Slats flew up and to the side, speared one headlight, cracked against the doors.
The brakes locked, and they skidded across the muddy lawn.
"Down!" he shouted, and threw himself to one side, grabbing Peg as he did and forcing her beneath him.
The car slammed into the latice-work beneath the front porch, struck a brick-and-concrete post and shoved it two feet off its base before momentum was spent and the porch collapsed around them. Colin was thrown up and back, and when the automobile stopped, his forehead struck the dash. He groaned and fought for breath. He felt his heart racing, saw slashes of red, of white, of deep midnight black scale at him like knives. He closed his eyes, but the knives kept coming and he couldn't decide if he should call out or swallow what tasted like blood in his mouth.

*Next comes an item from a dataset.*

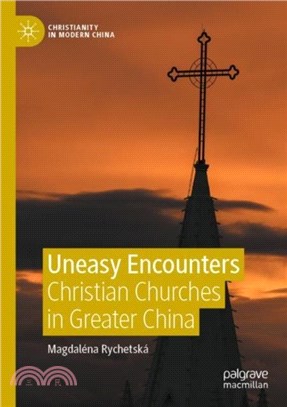 Uneasy Encounters：Christian Churches in Greater China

There was something sticky and wet on his chin, something prodding his back, something trying to tell him he wasn't alone.
He tried to sit up, had no idea where he was or how he was trapped.

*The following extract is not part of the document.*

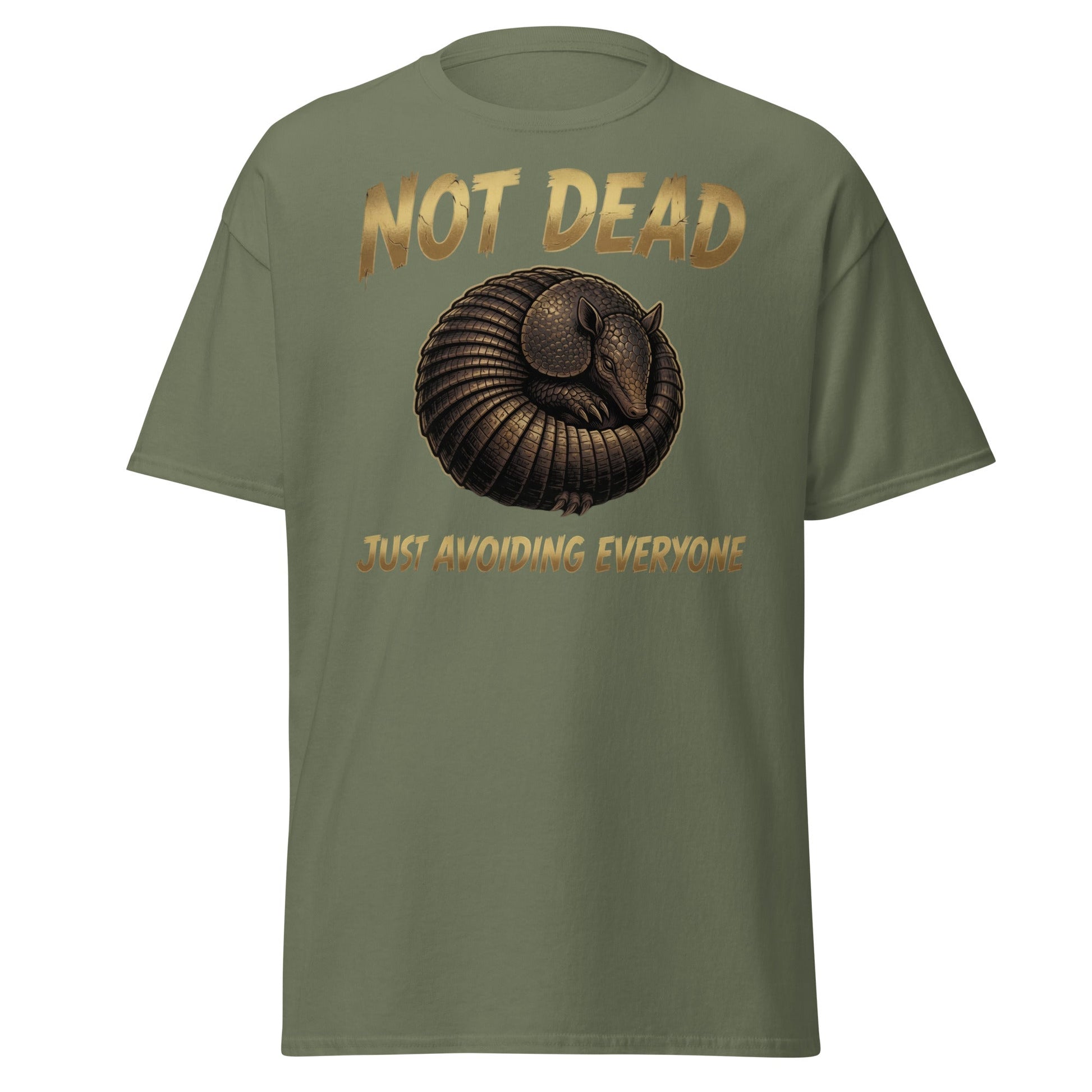 Not Dead Just Avoiding Everyone Armadillo T-Shirt - Military Green - T-Shirts Online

He tasted salt, he tasted blood, and he thought he heard Matt crying before the red and the white gave way to the black, and the last thing he heard was the wind hissing through broken glass.
* * *
Matt hurt.
The back of his neck, the length of his spine, the side of his left arm stung and throbbed, and for a terrifying moment he thought his father had come back to beat him for being bad. There were funny colors in his head for several unnerving seconds, then funny sounds in his ears until he uncoiled stiffly and sat up with a sigh. He could see nothing over the back of the seat, and when he looked to the rear window he saw a crisscross of splintered wood, a waterfall of dust. Metal creaked, and something thumped onto the trunk. A soft hissing. A faint dripping. A startling rain of planks, as more of the porch flooring broke loose and gave way.
Gritting his teeth and swallowing acid that filled his mouth, he pressed a palm against the seat and pushed himself up. His lips quivered, and his eyes filled with tears not caused just by the pain. Colin was lying half under the steering wheel like a doll discarded in anger; his mother was still sitting up, her head tilted to one side, her cheek on her shoulder. Blood on the dashboard. Blood on her shirt. Colin's face was red and shining like sweat.

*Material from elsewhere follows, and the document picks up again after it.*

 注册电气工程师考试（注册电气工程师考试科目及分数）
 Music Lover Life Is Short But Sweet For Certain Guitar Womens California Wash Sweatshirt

He couldn't tell if they were breathing.
The keys in the ignition clinked like dead wind chimes.
He reached for his mother's shoulder and shook it, tenderly, not wanting to hurt her any more than she was. He whispered her name, he whispered Colin's, and he cried. Then he scolded himself for wasting time. They were unconscious and couldn't hear him. He would have to get out and fetch Chief Tabor to help.